US Just Officially Left The Paris Climate Agreement. Here’s What That Means

Nearly five years ago, world leaders gathered in Paris and agreed to collectively cut greenhouse-gas emissions. The US ratified that landmark climate accord in 2016, alongside almost every other nation.

But on Wednesday, the US withdrew from Paris climate agreement – the only nation to ever do so.

Because of processes established in the agreement, the exit took a year; the Trump administration officially notified the United Nations, which oversees the accord, of the US’s withdrawal on 4 November 2019.

Leaving means that American leaders will only be permitted to attend future climate negotiations as observers. (The agreement requires member nations to come together every five years to set new targets.)

“The decision to leave the Paris Agreement has left the United States globally isolated in its defiance of scientific realities, and will cause real harm to people, the planet and the economy,” Rachel Cleetus, policy director for the Union of Concerned Scientists’ Climate and Energy Program, said in a statement.

A tumultuous time to leave the agreement

The US’s official departure from the accord came before the results of the presidential election were determined.

However, Joe Biden has pledged that if he wins, the US would rejoin the agreement “on day one” of his term.

The Trump administration, meanwhile, has consistently downplayed the threat of climate change, even during a year when millions of Americans were affected by record-breaking wildfires and the Atlantic saw its highest number of named storms ever.

“In the first nine months of 2020 alone, we have endured 16 extreme weather events, each costing at least $US1 billion and collectively leading to nearly 200 deaths, with communities of colour and low-income communities often experiencing the brunt of the devastation,” Cleetus said, adding, “failure to take drastic action in line with the latest science will result in increasingly dire climate impacts in the years ahead.”

Why Trump wanted out

The Paris agreement, first adopted on 12 December 2015, is a non-binding, voluntary pledge by nearly 200 countries to reduce carbon emissions. All signatories set individual emissions-reduction goals aimed at keeping Earth’s climate from warming more than 2 degrees Celsius above pre-industrial levels by 2100. There are no legal ramifications for member nations that fail to meet their promised cuts.

The US is the world’s second-largest emitter of greenhouse gases, behind China. Americans emit more carbon dioxide into the atmosphere per person than citizens of any other country.

When the US signed, the Obama administration pledged that the country would cut emissions to 26 percent below the 2005 level by the year 2025. That goal, as well as those of other countries, was intended as a baseline to be ramped up over time.

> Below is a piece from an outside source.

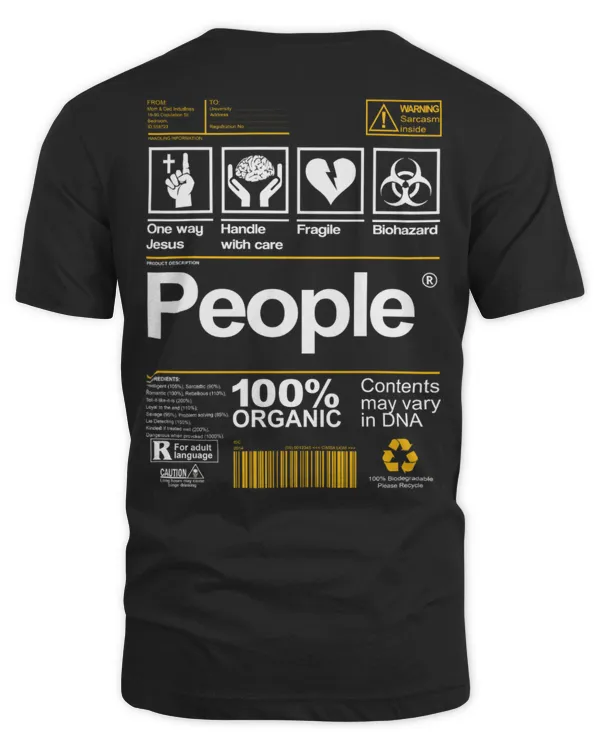 Unisex Standard T-Shirt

But the Trump administration thought the US’s pledged cuts put an “unfair economic burden” on American workers, businesses, and tax payers, and that the accord “disadvantages the United States to the exclusive benefit of other countries.”

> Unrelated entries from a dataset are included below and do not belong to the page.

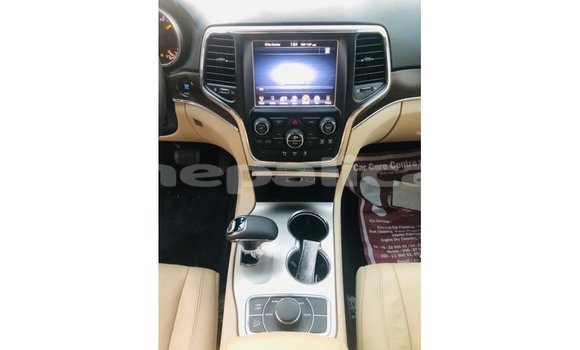 Buy Import Jeep Grand Cherokee Black Car in Import - Dubai in Bagmati Buy Import Jeep Grand Cherokee Black Car in Import - Dubai in Bagmati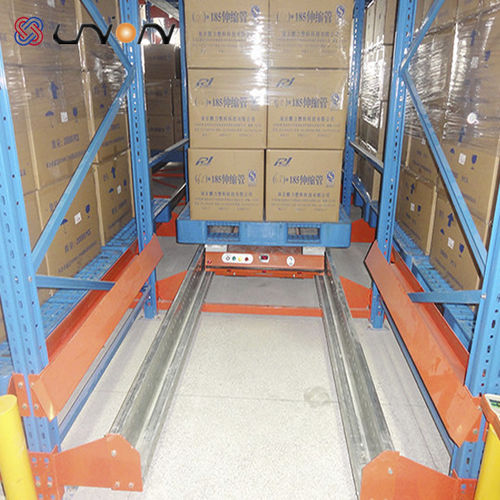 Sistema di stoccaggio con navetta - UNSPR0909 - Nanjing fuyuan technology co.,ltd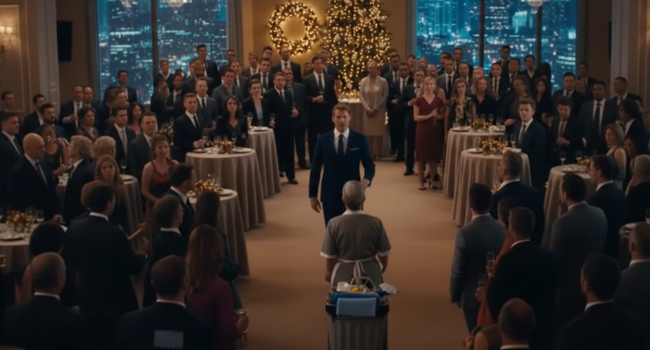 He Called Her “Dead Weight”… Then She Revealed Who She Really Was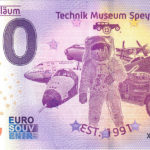 30 Jahre Jubiläum – Technik Museum Speyer 2021-6 annivesary 0 euro banknote germany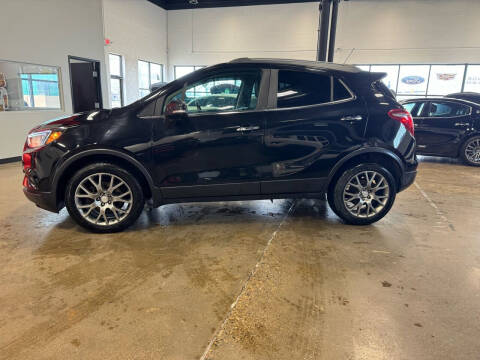 2017 Buick Encore Sport Touring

Officials have worked to soften many environmental regulations and roll back pollution limits since Trump took office.

The UN stipulated that no country that entered the agreement could exit for at least three years, and the accord didn’t take effect until 6 November 2016. So even though Trump first announced his intention to pull the US out of the agreement in June 2017, his administration had to wait until 2019 to take concrete action.

It would only take 30 days for the US to re-enter the agreement

A 2017 Yale survey found that 69 percent of American voters (including 51 percent of Republicans) disapproved of Trump’s decision to pull the US out of the Paris agreement at the time.

House Speaker Nancy Pelosi described the move as a “disastrous decision that sells out our children’s future.”

It would only take 30 days for the US to reenter after sending a request to the UN. So if Biden were to win the election and then send the request on his first day in office – 20 January 2021 – the US could once again be part of the accord starting February 19.

However, the world’s Paris agreement commitments still fall woefully short of the emissions cuts we’d need to limit warming to 2 degrees Celsius. A 2018 study found that, in aggregate, existing pledges would result in a 3-degree-Celsius temperature increase.